Губы Кэри дрогнули в холодной усмешке.
– Товар того стоил, – сказала она.
В газетах появилось опровержение Сайлеса Гилберта, и на той же неделе Джим Ариас узнал от Боба Джейкобсона, что Кэри предлагает пересмотреть условия делового соглашения в пользу своего бывшего мужа, то есть Джима.
Два дня спустя он позвонил Оливии в Страсбург.
– Как ты это сделала?
– Что? – Оливия стиснула зубы и стала ждать ответа.
– Не разыгрывай из себя святую невинность, Оливия. Кэри сказала мне, что это вы с Энни.
– Джимми, я тебя не понимаю.
– Оливия, прекрати. Не имеет смысла отпираться. Кэри мне сказала.
– Но что именно она тебе сказала? – Оливия принялась вертеться туда-сюда на крутящемся стуле, как делала всегда, когда бывала в хорошем настроении. Она чувствовала, что все обойдется. В худшем случае Джим заявит, что ему не нужна ничья помощь и что она не имела права втягивать в такие дела Энни.
– Почти ничего. Она сказала, что если я хочу узнать, что происходит, то должен спросить тебя.
– Ну спрашивай, – весело проговорила Оливия и снова крутанулась на стуле.
– Вот я и спрашиваю.
– Но это не значит, что я должна тебе отвечать.
– Ты хочешь, чтобы я спросил Энни?
– Попробуй. – Оливия перестала крутиться, потому что у нее слегка закружилась голова. Они с Энни заранее договорились, что Джимми никогда не узнает о том, что они сделали.
– Оливия, я не просил тебя вмешиваться. Она улыбнулась самой себе:
– Ты же меня знаешь.
– Кстати, ты же обещала не рассказывать Энни об интервью Гилберта.
– А я тогда скрестила пальцы, так что обещание не в счет.
– Оливия, это не смешно.
– Расскажи мне что-нибудь, Джимми. Твои дела пошли лучше или хуже?
– Лучше, черт побери, но дело не в этом. Ты наконец скажешь мне, что вы сделали, или нет?

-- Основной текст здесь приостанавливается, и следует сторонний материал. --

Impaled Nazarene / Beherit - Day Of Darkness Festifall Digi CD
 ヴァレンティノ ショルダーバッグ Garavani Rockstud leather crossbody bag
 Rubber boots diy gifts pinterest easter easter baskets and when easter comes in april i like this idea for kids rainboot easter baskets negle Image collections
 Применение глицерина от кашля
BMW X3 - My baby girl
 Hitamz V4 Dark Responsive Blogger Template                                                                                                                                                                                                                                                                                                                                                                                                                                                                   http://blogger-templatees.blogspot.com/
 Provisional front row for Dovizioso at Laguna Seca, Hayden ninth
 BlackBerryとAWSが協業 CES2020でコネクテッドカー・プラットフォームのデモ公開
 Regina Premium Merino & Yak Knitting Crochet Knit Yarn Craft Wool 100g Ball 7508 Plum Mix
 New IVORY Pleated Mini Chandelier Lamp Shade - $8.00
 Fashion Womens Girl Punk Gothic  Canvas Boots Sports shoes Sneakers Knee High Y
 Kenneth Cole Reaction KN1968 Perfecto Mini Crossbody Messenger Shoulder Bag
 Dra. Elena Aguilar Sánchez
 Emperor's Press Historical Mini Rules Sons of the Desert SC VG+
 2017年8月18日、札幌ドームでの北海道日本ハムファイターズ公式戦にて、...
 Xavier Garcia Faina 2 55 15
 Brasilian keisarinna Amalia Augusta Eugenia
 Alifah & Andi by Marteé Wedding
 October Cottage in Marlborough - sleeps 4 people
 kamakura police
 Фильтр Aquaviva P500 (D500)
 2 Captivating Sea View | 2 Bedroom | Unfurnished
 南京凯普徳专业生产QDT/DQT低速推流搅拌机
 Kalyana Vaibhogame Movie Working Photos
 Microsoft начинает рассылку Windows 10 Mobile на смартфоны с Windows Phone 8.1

– Нет, – сказала Оливия. – Никогда. И Энни тоже.
– Ох, Оливия, – простонал Джим.
– Ох, Джимми, перестань. – Часть безудержного веселья покинула ее. – Я признаю, что пошла на риск и втянула в это дело других людей, чего, возможно, делать не следовало. Но никто, слава богу, серьезно не пострадал. Некоторый ущерб нанесен лишь гордости Кэри. Между прочим, я в этом даже отчасти раскаиваюсь, хотя ты можешь мне не верить. – Она крепче сжала трубку. – Я не собираюсь больше тебе ничего рассказывать, Джимми. В конце концов дело обернулось к лучшему, и, пожалуйста, не порти все своим глупым беспокойством. Джим долго молчал.
– Скажи мне только одно, – наконец произнес он.
– Если смогу.
– Почему ты это сделала?
– Ты знаешь почему.
– Пожалуйста, Оливия, скажи.
Теперь настал ее черед молчать. В ее голове проносился вихрь мыслей и надежд, и все они замыкались на тех днях, проведенных с Джимом в Ньюпорте и Бостоне. Может быть, Джимми тоже помнит это. Может быть, он надеется, что она подаст ему знак.
«Нет, – сказала она себе. – Не сейчас. Может быть, никогда».
– Оливия? – ворвался в ее мысли голос Джима. – Скажи мне, почему ты это сделала.
– Ты знаешь, почему мы это сделали, – ответила Оливия. – Ты, я и Энни. Наш союз, наша клятва.
– Это единственная причина?
Ей показалось, что она слышит мольбу в его голосе, но она не хотела ее слышать.
– Конечно, нет, – нежно ответила она. – Мы обе любим тебя, Джим.
– А-а, – сказал Джимми.
Из всех, кого знали Энни и Джим, Оливия была единственным человеком, любившим менять места жительства. Большинство нормальных людей считают переезд, как утверждает статистика, явлением того же порядка, что потеря близкого человека или развод. Оливия же говорила, что переезд – это прекрасное развлечение, что каждый ее переезд казался ей волнующим путешествием в новую страну.
– Это настоящее приключение, – говорила она Джиму и Энни. Они гостили у нее в Страсбурге в августе 1994-го. Она как раз перебиралась в Брюссель. – Ты оказываешься в совершенно незнакомом месте, которое надо превратить в свой дом. Надо заводить новых друзей, выяснять, в какие магазины и рестораны лучше ходить…
– И на каком языке лучше говорить, – добавил Джим, чистивший картошку. Все трое были в футболках, джинсах и передниках – шесть последних дней они обедали в ресторане, поэтому в этот вечер решили остаться дома, приготовить обед и помочь Оливии укладывать вещи.
– На этот раз на французском и фламандском. – Оливия сняла крышку с большой кастрюли, с одобрительной улыбкой вдохнула аромат: говядина, курица, окорок и куча пряностей.
– Фламандский – это почти то же самое, что датский? – спросила Энни.